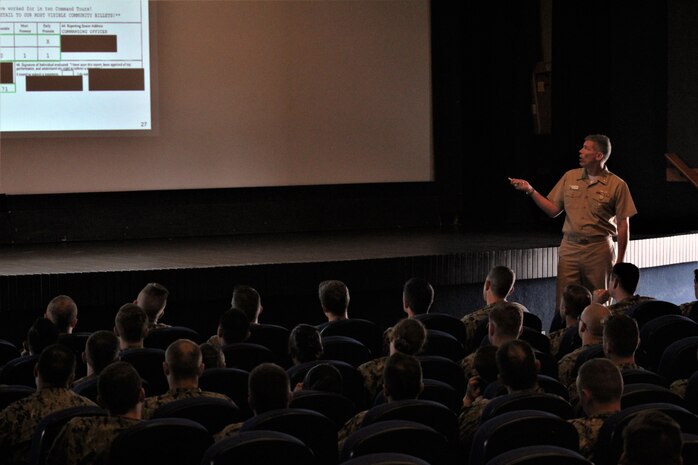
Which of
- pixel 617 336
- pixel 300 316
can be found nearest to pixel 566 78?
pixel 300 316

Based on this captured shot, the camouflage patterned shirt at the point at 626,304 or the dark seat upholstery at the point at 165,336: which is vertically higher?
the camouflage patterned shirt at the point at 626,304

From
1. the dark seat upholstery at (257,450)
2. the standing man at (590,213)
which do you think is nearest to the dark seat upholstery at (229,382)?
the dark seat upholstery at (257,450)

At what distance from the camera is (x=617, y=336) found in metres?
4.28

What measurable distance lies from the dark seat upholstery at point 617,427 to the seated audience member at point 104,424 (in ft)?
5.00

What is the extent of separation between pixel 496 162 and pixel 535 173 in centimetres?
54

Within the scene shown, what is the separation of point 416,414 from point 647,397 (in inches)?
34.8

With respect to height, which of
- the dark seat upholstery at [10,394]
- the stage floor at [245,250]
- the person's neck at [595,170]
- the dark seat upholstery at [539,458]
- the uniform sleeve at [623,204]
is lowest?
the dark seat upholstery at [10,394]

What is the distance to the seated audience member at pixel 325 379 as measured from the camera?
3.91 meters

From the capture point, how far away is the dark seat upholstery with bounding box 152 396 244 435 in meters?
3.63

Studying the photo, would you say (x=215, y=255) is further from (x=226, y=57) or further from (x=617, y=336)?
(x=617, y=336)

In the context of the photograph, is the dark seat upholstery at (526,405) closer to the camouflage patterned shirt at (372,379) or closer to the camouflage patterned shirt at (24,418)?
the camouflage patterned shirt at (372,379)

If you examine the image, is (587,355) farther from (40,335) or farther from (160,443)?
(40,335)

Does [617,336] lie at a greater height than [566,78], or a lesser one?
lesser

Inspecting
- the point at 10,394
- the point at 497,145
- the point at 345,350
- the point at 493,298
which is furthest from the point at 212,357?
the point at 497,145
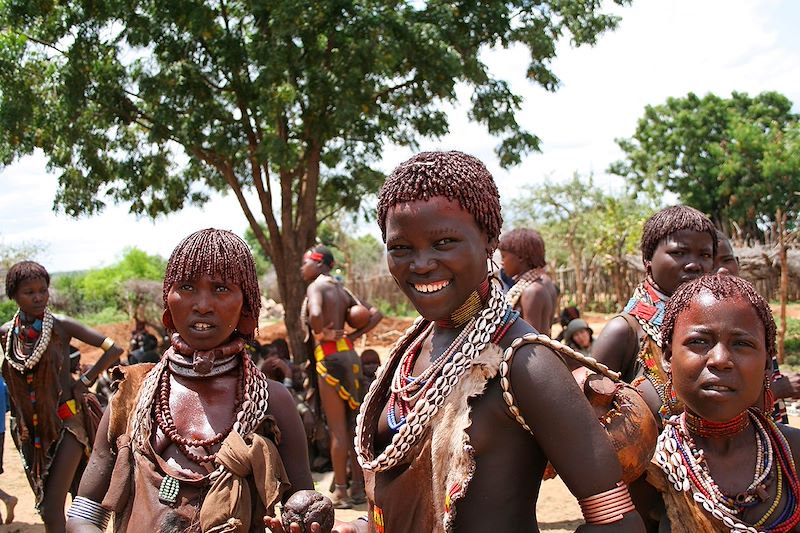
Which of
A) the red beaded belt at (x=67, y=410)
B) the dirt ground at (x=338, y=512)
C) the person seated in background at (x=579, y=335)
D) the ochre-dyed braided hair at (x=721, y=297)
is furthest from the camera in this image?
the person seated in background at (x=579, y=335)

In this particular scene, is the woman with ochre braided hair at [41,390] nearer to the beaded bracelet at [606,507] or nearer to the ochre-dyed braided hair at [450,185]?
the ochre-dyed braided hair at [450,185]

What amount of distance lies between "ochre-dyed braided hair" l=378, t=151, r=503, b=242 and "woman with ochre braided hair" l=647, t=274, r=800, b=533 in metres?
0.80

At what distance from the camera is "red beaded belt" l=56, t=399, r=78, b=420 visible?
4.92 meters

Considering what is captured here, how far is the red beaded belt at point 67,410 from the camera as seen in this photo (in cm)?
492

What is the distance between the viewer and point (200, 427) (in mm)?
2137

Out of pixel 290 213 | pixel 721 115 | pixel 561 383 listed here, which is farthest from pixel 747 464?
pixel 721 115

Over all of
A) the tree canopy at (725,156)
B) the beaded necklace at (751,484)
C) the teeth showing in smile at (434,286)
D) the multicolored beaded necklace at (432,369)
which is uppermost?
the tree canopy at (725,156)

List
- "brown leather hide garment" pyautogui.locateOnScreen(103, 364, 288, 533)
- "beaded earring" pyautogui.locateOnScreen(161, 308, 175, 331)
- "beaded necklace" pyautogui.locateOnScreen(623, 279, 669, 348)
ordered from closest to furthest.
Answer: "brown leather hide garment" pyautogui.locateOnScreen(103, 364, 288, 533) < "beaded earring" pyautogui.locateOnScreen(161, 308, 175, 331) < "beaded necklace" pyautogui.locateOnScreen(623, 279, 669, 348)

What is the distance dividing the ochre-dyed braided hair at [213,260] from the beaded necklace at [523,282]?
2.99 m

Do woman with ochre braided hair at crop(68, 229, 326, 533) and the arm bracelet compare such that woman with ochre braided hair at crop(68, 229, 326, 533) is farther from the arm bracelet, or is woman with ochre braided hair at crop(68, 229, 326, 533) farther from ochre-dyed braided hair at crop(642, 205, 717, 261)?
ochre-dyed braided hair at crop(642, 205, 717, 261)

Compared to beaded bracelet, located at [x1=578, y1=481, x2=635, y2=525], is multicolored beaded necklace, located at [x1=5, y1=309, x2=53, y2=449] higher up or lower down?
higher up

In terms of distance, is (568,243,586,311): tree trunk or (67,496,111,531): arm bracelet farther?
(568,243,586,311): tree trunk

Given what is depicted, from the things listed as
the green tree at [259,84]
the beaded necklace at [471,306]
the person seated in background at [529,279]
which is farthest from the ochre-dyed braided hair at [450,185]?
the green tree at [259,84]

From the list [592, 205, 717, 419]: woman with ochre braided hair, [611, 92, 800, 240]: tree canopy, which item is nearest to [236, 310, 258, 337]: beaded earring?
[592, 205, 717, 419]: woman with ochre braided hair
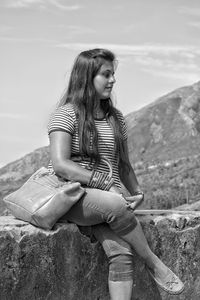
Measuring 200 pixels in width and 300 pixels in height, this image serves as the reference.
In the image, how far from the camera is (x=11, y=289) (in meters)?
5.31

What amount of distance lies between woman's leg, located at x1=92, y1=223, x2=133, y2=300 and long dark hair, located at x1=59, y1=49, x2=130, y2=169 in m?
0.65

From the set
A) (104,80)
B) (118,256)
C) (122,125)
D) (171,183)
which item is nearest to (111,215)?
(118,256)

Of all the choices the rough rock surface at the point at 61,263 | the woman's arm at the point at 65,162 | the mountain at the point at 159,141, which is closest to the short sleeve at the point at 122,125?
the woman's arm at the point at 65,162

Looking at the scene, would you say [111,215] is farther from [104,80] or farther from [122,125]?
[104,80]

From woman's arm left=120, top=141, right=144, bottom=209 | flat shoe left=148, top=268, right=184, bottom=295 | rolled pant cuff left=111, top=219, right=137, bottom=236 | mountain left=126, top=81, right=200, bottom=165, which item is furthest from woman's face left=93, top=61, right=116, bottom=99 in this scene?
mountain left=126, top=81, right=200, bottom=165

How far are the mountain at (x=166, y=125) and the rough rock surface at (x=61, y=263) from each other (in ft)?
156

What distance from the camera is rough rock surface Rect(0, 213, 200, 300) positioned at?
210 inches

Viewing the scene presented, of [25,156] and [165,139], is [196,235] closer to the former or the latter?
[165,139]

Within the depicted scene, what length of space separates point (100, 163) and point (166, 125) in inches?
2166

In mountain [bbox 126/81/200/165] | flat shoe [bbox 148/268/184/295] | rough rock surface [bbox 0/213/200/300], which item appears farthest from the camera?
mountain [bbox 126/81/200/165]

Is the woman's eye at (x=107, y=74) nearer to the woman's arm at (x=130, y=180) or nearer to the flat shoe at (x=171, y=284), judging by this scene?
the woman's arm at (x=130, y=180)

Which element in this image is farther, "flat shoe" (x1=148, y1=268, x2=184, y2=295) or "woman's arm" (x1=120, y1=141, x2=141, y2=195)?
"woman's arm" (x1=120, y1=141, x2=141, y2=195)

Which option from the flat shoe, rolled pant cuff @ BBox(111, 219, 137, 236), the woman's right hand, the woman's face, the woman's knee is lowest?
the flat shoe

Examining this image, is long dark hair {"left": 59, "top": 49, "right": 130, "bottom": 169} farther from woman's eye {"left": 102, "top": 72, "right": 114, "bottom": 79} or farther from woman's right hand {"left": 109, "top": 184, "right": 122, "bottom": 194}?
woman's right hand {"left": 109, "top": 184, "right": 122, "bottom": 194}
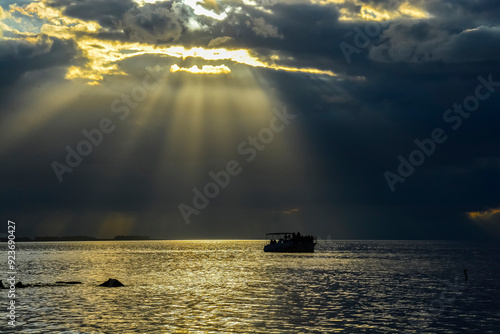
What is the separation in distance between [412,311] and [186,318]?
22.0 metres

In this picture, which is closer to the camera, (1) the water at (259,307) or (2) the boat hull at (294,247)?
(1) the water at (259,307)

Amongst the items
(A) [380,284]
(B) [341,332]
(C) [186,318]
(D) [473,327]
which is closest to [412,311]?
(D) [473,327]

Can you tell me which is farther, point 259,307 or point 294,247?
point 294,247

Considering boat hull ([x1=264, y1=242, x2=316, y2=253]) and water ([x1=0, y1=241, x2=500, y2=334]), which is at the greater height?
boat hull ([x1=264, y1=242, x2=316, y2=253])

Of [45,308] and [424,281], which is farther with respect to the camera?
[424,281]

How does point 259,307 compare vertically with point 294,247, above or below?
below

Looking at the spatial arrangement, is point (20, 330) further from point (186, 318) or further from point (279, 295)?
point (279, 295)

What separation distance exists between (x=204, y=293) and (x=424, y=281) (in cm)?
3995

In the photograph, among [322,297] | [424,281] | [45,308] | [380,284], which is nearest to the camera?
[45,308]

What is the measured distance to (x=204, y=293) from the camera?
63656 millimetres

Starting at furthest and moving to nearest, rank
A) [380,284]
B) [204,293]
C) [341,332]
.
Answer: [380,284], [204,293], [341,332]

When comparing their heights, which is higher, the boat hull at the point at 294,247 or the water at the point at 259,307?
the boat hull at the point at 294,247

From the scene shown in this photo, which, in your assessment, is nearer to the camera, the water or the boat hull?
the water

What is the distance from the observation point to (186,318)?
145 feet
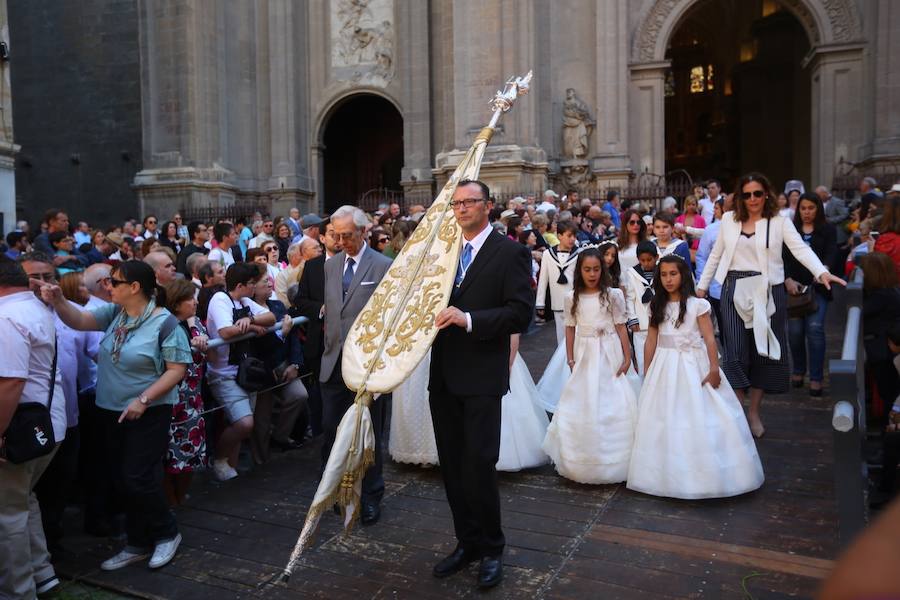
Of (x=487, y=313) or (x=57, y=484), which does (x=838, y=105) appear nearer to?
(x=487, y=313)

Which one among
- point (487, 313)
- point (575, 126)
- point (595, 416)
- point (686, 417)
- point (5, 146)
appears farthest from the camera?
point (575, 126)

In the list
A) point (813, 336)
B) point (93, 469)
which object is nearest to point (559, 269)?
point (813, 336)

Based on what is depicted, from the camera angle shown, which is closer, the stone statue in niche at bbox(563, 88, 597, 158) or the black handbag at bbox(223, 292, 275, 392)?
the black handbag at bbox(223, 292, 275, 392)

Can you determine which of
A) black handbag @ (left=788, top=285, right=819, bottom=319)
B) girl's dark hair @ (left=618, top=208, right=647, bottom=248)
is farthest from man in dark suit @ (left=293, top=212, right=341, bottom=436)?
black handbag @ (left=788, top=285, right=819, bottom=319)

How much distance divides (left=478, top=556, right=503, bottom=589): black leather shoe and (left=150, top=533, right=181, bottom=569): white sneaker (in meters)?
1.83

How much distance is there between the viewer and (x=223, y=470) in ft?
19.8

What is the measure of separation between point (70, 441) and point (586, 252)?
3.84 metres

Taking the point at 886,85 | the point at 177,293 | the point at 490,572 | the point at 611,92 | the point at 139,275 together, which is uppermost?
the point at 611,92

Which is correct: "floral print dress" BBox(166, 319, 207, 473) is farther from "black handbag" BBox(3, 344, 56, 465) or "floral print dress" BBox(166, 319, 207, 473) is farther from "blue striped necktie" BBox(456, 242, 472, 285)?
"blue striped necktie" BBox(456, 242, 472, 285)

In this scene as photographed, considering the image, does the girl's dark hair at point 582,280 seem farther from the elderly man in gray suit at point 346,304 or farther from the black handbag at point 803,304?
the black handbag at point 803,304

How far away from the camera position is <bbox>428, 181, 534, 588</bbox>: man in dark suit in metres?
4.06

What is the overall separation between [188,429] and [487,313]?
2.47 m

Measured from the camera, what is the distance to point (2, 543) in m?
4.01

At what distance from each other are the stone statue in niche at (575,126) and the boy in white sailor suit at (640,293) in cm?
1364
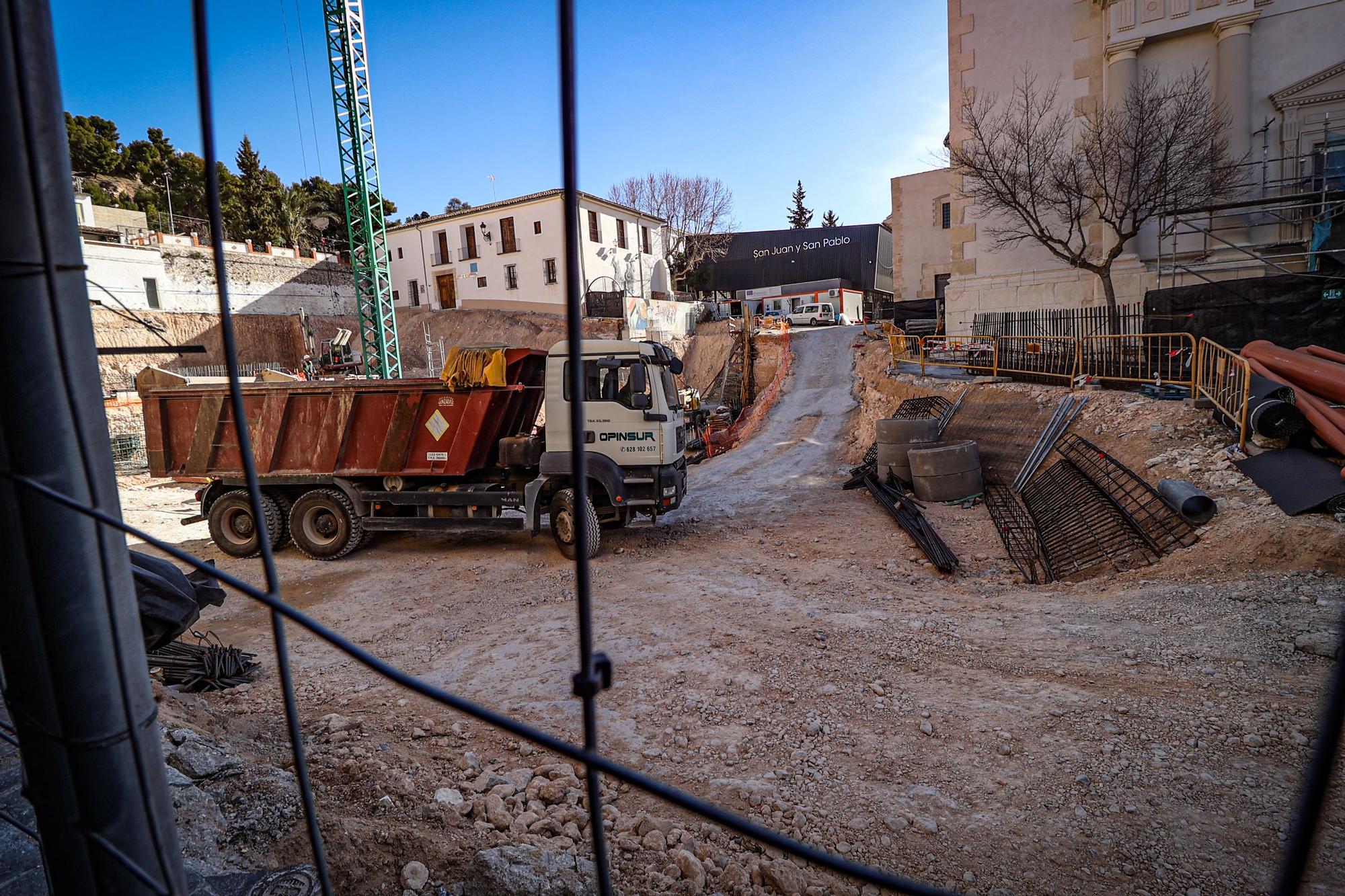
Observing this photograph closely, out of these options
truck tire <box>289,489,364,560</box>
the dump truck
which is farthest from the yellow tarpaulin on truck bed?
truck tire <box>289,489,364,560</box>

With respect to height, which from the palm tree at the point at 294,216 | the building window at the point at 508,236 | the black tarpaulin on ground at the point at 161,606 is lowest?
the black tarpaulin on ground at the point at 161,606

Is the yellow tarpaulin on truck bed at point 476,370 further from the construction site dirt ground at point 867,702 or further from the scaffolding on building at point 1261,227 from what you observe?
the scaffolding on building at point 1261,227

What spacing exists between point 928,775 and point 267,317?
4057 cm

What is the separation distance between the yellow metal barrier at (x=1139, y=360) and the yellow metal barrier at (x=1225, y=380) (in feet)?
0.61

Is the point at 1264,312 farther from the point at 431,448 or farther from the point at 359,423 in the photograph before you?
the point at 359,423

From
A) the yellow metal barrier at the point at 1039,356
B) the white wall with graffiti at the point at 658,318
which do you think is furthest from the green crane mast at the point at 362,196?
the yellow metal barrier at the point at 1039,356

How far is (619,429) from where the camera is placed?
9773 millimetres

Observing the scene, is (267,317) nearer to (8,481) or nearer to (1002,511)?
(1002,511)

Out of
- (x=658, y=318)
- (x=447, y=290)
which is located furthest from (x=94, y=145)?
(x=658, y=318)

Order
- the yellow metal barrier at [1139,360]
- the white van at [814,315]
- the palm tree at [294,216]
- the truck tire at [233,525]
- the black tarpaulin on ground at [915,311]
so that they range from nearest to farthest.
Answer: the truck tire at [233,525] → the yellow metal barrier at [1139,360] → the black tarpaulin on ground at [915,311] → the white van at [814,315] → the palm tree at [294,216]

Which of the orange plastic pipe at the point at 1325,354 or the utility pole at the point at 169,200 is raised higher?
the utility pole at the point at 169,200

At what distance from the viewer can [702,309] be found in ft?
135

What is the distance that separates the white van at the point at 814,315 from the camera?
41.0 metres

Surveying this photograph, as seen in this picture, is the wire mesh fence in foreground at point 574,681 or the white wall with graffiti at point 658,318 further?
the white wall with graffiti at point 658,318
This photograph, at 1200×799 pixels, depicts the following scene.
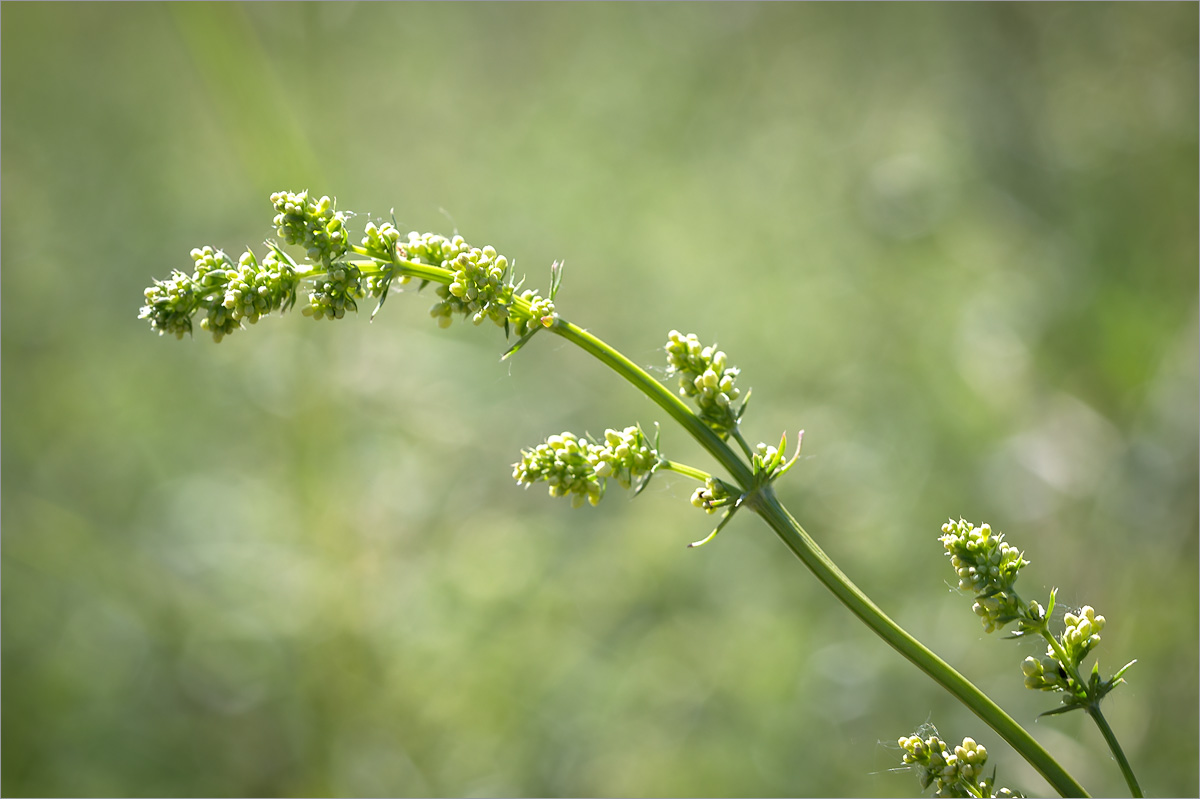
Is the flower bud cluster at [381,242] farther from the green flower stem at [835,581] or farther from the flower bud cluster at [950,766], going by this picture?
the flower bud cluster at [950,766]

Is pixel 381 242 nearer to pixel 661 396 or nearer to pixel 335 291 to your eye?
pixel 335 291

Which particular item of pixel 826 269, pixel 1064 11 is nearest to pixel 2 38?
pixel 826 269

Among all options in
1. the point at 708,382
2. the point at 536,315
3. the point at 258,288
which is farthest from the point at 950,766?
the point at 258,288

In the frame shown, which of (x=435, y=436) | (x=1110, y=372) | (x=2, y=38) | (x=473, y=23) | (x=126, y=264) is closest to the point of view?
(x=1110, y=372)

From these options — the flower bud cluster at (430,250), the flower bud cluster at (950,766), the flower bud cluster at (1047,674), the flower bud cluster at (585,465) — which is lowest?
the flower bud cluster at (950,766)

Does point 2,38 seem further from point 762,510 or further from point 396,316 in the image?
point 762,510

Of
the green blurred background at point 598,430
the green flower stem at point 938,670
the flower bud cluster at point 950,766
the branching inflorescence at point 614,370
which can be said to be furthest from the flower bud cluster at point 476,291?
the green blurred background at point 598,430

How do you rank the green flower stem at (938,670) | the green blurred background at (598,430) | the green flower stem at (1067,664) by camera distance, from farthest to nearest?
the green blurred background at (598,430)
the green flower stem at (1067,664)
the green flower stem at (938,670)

GOAL: Reproduce the listing lines between the one containing "How much distance is" and the one containing "3.84 metres", inclusive, with "viewer" changed to "camera" and nothing else altered.

WORKED ANSWER:
How much distance is there between the camera and (x=223, y=470) in ft?
19.8

What is the measure of separation between point (70, 441) and point (586, 252)?
3.84 metres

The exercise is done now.